White joins fellow UDFA’s Tim Brown (Colorado State), Binjimen Victor (Ohio State), Austin Mack (Ohio State), and Derrick Dillon (LSU) in a fight to be the Giants’ sixth receiver — or for a spot on the Giants’ practice squad.

So what will White bring to the competition?

Prospect: Cody White, WR, Michigan State
Games Watched: Michigan State vs. Wisconsin (2019)

Measurables

Stats

Games played: 33
Carries: 11 (65 yards, 5.7 per carry)
Receptions: 143 (1967 yards, 13.8 per catch)
Total touchdowns (rushing/receiving): 13 (12 receiving, 1 rushing)

2019 stats

Games played: 13
Carries: 6 (22 yards, 3.7 per rush)
Receptions: 66 (922 yards, 14.0 per catch)
Touchdowns: 6 receiving

Quick summary

Best: Size, physicality, competitive toughness, suddenness.
Worst: Quickness and agility in space.
Projection: A possession receiver who lines up in the flanker position or as a big slot.

Game tape

Full report

Former Michigan State wide receiver Cody White sports an NFL-ready frame, with good height, thickness, long arms, and big hands.
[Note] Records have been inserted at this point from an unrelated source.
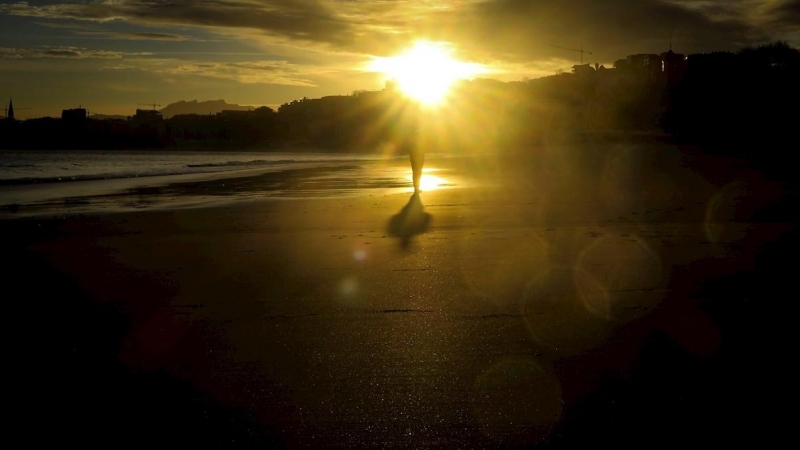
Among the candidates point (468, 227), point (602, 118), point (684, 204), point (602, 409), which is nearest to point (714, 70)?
point (602, 118)

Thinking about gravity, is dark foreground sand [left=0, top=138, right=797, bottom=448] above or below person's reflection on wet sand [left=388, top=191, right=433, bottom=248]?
above

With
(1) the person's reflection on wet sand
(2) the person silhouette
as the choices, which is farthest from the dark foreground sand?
(2) the person silhouette

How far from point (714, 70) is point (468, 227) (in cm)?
4564

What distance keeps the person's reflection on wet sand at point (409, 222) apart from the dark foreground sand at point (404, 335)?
111mm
He shows good competitive toughness and a willingness to be physical and play through contact at the catch point. White also shows a good ability to extend and pluck the ball out of the air, maximizing his catch radius.

White is sudden off the line of scrimmage, wasting little time or movement getting into his routes against off coverage. He shows good stop-start quickness against tight man coverage, but needs to get more consistent and nuanced in using his hands to defeat press coverage. White has a good feel for running routes against zone coverage and can manipulate his routes to expand passing windows or set himself up for yards after the catch. Again, his suddenness shows up in YAC opportunities and he can quickly change defenders’ angles to pick up additional yardage.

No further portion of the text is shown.